### EXERCISE BRIEF
Return the whole listing exactly as it stands.

** Start of INPUT MATERIAL **

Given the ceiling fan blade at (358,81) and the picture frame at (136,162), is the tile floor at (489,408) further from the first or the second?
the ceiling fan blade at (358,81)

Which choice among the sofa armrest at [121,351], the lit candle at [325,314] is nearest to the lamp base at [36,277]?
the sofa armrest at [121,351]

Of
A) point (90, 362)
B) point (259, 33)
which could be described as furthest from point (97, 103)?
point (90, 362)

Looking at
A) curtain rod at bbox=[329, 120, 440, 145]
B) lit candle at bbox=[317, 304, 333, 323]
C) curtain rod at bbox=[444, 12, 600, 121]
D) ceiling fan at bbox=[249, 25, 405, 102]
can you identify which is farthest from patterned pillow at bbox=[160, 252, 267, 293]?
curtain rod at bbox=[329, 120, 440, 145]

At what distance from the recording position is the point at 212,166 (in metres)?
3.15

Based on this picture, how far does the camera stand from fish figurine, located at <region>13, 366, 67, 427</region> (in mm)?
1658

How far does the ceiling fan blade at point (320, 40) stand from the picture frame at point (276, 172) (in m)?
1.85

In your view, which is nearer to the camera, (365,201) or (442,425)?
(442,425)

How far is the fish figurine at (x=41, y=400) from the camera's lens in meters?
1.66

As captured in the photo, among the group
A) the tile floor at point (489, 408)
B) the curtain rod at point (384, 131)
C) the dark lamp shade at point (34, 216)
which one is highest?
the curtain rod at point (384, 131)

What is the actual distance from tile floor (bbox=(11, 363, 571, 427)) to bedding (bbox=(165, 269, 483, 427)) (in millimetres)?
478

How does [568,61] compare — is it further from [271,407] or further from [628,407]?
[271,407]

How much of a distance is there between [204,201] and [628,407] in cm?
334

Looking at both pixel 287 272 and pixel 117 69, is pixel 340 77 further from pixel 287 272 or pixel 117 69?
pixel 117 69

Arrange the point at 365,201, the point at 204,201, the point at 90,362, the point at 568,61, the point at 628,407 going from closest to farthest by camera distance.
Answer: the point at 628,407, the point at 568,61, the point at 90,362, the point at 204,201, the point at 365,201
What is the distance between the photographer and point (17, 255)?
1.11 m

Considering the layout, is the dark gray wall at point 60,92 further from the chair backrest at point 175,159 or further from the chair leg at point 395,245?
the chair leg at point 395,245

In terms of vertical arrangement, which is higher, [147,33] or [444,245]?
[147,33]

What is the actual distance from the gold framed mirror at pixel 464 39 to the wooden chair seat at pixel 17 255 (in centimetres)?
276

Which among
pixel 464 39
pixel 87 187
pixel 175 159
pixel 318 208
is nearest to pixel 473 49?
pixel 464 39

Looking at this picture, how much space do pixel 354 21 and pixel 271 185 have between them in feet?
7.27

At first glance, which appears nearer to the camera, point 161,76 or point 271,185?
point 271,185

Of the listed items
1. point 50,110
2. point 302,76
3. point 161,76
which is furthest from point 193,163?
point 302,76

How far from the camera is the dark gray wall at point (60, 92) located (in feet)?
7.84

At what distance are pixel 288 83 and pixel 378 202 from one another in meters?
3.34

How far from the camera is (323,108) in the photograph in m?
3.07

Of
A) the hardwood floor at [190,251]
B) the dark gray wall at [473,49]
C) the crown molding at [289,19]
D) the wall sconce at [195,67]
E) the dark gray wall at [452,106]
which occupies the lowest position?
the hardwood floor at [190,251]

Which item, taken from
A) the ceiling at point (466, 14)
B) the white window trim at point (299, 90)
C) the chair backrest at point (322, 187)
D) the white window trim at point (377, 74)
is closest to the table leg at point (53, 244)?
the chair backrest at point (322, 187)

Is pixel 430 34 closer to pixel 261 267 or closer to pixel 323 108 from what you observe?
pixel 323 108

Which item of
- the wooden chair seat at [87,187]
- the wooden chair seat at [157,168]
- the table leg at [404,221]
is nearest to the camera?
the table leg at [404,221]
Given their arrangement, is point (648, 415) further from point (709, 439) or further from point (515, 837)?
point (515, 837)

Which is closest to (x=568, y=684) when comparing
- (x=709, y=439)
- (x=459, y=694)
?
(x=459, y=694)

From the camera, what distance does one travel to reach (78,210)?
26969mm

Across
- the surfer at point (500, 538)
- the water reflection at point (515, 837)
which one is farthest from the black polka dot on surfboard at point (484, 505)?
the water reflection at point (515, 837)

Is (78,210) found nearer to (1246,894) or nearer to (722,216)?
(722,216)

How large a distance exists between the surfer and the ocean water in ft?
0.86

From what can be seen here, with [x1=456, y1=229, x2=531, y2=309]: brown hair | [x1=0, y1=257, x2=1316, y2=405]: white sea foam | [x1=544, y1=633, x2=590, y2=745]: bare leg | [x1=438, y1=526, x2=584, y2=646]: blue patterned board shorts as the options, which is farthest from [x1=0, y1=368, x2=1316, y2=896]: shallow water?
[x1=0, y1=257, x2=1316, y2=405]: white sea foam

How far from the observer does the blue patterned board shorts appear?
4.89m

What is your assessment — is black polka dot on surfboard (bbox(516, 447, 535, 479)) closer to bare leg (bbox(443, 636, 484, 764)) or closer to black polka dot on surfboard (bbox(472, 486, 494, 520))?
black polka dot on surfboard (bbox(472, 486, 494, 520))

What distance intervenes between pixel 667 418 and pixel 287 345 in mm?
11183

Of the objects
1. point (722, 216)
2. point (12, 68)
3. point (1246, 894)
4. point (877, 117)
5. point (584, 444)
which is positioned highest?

** End of INPUT MATERIAL **

### TASK RESPONSE
Given the ceiling fan blade at (358,81) and the picture frame at (136,162), is the tile floor at (489,408) further from the first or the second?
the ceiling fan blade at (358,81)

Which choice among the sofa armrest at [121,351], the lit candle at [325,314] is nearest to the lamp base at [36,277]?
the sofa armrest at [121,351]

Of
A) point (90, 362)
B) point (259, 33)
which could be described as furthest from point (97, 103)?
point (90, 362)

Looking at
A) curtain rod at bbox=[329, 120, 440, 145]
B) lit candle at bbox=[317, 304, 333, 323]
C) curtain rod at bbox=[444, 12, 600, 121]
D) ceiling fan at bbox=[249, 25, 405, 102]
can you identify which is farthest from patterned pillow at bbox=[160, 252, 267, 293]?
curtain rod at bbox=[329, 120, 440, 145]

At what distance from the recording position is the point at 212,166 (in metres)?
3.15

Based on this picture, how far does the camera stand from fish figurine, located at <region>13, 366, 67, 427</region> (in mm)?
1658

How far does the ceiling fan blade at point (320, 40) stand from the picture frame at point (276, 172) (in m)?
1.85

In your view, which is nearer to the camera, (365,201) or (442,425)?
(442,425)

How far is the fish figurine at (x=41, y=400) from the camera's lens in meters?
1.66

As captured in the photo, among the group
A) the tile floor at point (489, 408)
B) the curtain rod at point (384, 131)
C) the dark lamp shade at point (34, 216)
which one is highest?
the curtain rod at point (384, 131)

What is the actual distance from tile floor (bbox=(11, 363, 571, 427)) to bedding (bbox=(165, 269, 483, 427)) (in millimetres)?
478

How does [568,61] compare — is it further from [271,407] or further from [628,407]?
[271,407]

How much of a distance is there between [204,201] and [628,407] in cm?
334

Looking at both pixel 287 272 and pixel 117 69, is pixel 340 77 further from pixel 287 272 or pixel 117 69?
pixel 117 69

Arrange the point at 365,201, the point at 204,201, the point at 90,362, the point at 568,61, the point at 628,407 going from closest to farthest by camera distance.
Answer: the point at 628,407, the point at 568,61, the point at 90,362, the point at 204,201, the point at 365,201
What is the distance between the photographer and point (17, 255)?
1.11 m

Considering the layout, is the dark gray wall at point 60,92 further from the chair backrest at point 175,159 or further from the chair leg at point 395,245?
the chair leg at point 395,245

In terms of vertical arrangement, which is higher, [147,33] or [444,245]?
[147,33]

What is the actual distance from the gold framed mirror at pixel 464 39 to the wooden chair seat at pixel 17 255 (in centimetres)?
276

Which among
pixel 464 39
pixel 87 187
pixel 175 159
pixel 318 208
is nearest to pixel 473 49?
pixel 464 39

Looking at this picture, how much space do pixel 354 21 and pixel 271 185 have between them in feet?
7.27

At first glance, which appears nearer to the camera, point 161,76 or point 271,185?
point 271,185

Of the listed items
1. point 50,110
2. point 302,76
3. point 161,76
which is furthest from point 193,163?
point 302,76

How far from the camera is the dark gray wall at point (60, 92) located (in feet)?
7.84

At what distance are pixel 288 83 and pixel 378 202 from one another in meters?
3.34

How far from the camera is (323,108) in the photograph in m?
3.07

Of
A) the hardwood floor at [190,251]
B) the dark gray wall at [473,49]
C) the crown molding at [289,19]
D) the wall sconce at [195,67]
E) the dark gray wall at [452,106]
which occupies the lowest position?
the hardwood floor at [190,251]

Which item, taken from
A) the ceiling at point (466, 14)
B) the white window trim at point (299, 90)
C) the chair backrest at point (322, 187)
D) the white window trim at point (377, 74)
is closest to the table leg at point (53, 244)?
the chair backrest at point (322, 187)

Is pixel 430 34 closer to pixel 261 267 or closer to pixel 323 108 from what you observe?
pixel 323 108

Which item of
- the wooden chair seat at [87,187]
- the wooden chair seat at [157,168]
- the table leg at [404,221]
is nearest to the camera?
the table leg at [404,221]
Given their arrangement, is point (648, 415) further from point (709, 439) or further from point (515, 837)?
point (515, 837)

Which is closest to (x=568, y=684) when comparing
- (x=709, y=439)
- (x=459, y=694)
?
(x=459, y=694)

From the camera, what distance does one travel to reach (78,210)?
26969mm

Across
- the surfer at point (500, 538)
- the water reflection at point (515, 837)
which one is farthest from the black polka dot on surfboard at point (484, 505)?
the water reflection at point (515, 837)

Is (78,210) found nearer to (1246,894) or nearer to (722,216)?
(722,216)

How large a distance exists between the surfer and the ocean water in ft?
0.86

From what can be seen here, with [x1=456, y1=229, x2=531, y2=309]: brown hair | [x1=0, y1=257, x2=1316, y2=405]: white sea foam | [x1=544, y1=633, x2=590, y2=745]: bare leg | [x1=438, y1=526, x2=584, y2=646]: blue patterned board shorts as the options, which is farthest from [x1=0, y1=368, x2=1316, y2=896]: shallow water?
[x1=0, y1=257, x2=1316, y2=405]: white sea foam

How far from the observer does the blue patterned board shorts appear?
4.89m

What is your assessment — is black polka dot on surfboard (bbox(516, 447, 535, 479)) closer to bare leg (bbox(443, 636, 484, 764)) or closer to black polka dot on surfboard (bbox(472, 486, 494, 520))?
black polka dot on surfboard (bbox(472, 486, 494, 520))

What distance intervenes between pixel 667 418 and pixel 287 345 in mm?
11183

Of the objects
1. point (722, 216)
2. point (12, 68)
3. point (1246, 894)
4. point (877, 117)
5. point (584, 444)
which is positioned highest?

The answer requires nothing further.